Buna göre, sanığın ceza yargılamasındaki en önemli haklarından birisi de; yargılamanın her aşamasında göz önünde bulundurulması gereken savunma hakkıdır. Anayasa ve uluslararası sözleşmelerle güvence altına alınmış olan bu hakkın, herhangi bir nedenle sınırlandırılması mümkün değildir. Nitekim 5320 sayılı Kanunun 8/1. maddesi uyarınca halen yürürlükte bulunan 1412 sayılı CMUK’nın 308/8. maddesine göre de savunma hakkının kısıtlanması mutlak bozma nedenlerindendir. CMK"nın 226. maddesinin 2. fıkrasında yer alan "cezanın artırılmasını veya cezaya ek olarak güvenlik tedbirlerinin uygulanmasını gerektirecek hâller, ilk defa duruşma sırasında ortaya çıktığında aynı hüküm uygulanır" ifadesi, "iddianamede gösterilmeyen bir kanun hükmü gereğince, sanığın cezasının artırılması veya sanık hakkında güvenlik tedbiri uygulanması gerektiğinde de birinci fıkrada olduğu gibi durum sanığa veya varsa müdafiine bildirilerek ek savunma tanınması gerekir" anlamındadır.
Ceza Genel Kurulu’nun 17.04.2007 tarihli ve 2007/71-98 sayılı kararında, TCK’nın 58. maddesinde düzenlenmiş bulunan tekerrürün, güvenlik tedbirlerine ilişkin bölümde yer almasına rağmen, maddi ceza hukukuna ilişkin olduğu belirtilmiş; sonraki kararlarında da aynı görüş istikrarlı olarak sürdürülmüştür.
5237 sayılı TCK’nın 58. maddesinde yer alan tekerrür hükümleri, ister maddî ceza normu ister güvenlik tedbiri normu olarak kabul edilsin, iddianamede gösterilmemiş ise, bu hükümlerin uygulanabilmesi için CMK’nın 226. maddesi gereğince sanığa veya varsa müdafiine durumun bildirilmesi ve ek savunma hakkı tanınması zorunludur.
Adlî sicil kaydı, CMK’nın 209. maddesi gereğince duruşmada okunması zorunlu belgelerdendir.
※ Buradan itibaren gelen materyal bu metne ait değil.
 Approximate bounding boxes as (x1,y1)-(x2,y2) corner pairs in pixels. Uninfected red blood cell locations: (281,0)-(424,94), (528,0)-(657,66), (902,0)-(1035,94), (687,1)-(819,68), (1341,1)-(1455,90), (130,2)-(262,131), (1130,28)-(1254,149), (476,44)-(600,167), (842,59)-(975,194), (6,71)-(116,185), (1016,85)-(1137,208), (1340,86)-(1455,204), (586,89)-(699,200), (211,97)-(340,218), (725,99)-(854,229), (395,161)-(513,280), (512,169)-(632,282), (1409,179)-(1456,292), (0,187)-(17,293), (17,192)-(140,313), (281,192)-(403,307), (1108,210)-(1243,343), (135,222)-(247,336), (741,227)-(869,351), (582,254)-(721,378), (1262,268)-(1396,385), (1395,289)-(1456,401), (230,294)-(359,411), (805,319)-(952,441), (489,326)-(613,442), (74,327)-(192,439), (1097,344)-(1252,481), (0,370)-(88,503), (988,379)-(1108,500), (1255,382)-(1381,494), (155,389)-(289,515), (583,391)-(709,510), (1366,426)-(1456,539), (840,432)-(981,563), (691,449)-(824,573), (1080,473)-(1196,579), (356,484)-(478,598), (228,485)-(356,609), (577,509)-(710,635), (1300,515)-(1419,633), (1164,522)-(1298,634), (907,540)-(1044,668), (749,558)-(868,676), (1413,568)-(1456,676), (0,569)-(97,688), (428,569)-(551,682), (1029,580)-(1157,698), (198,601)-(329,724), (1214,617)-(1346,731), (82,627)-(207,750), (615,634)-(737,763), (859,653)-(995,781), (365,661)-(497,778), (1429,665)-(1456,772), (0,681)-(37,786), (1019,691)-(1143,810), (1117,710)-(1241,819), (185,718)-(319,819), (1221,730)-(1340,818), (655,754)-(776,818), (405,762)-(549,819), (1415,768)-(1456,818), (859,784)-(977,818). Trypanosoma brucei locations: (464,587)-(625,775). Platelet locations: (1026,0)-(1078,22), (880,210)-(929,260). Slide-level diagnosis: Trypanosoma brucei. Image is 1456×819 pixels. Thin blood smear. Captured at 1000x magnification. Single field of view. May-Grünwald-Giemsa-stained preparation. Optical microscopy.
Tekerrür oluşturan mahkûmiyet hükmünün yer aldığı adlî sicil kaydının duruşmada okunması üzerine sanığın okunan kaydın kendisine ait olduğunu veya bu belgeye karşı bir diyeceğinin bulunmadığını söylemesinin ek savunma yerine geçmesi mümkün değildir.
Emredici nitelikte olan CMK’nın 226. maddesi gözardı edilerek, sanık ..."e ek savunma hakkı verilmeden, TCK’nın 58. maddesinin uygulanması kanuna aykırı olduğundan, Sayın çoğunluğun sanığın adli sicil kaydının okunmuş olması nedeniyle ek savunma verilmesi gerekmediği yönündeki düşüncesine katılmıyorum.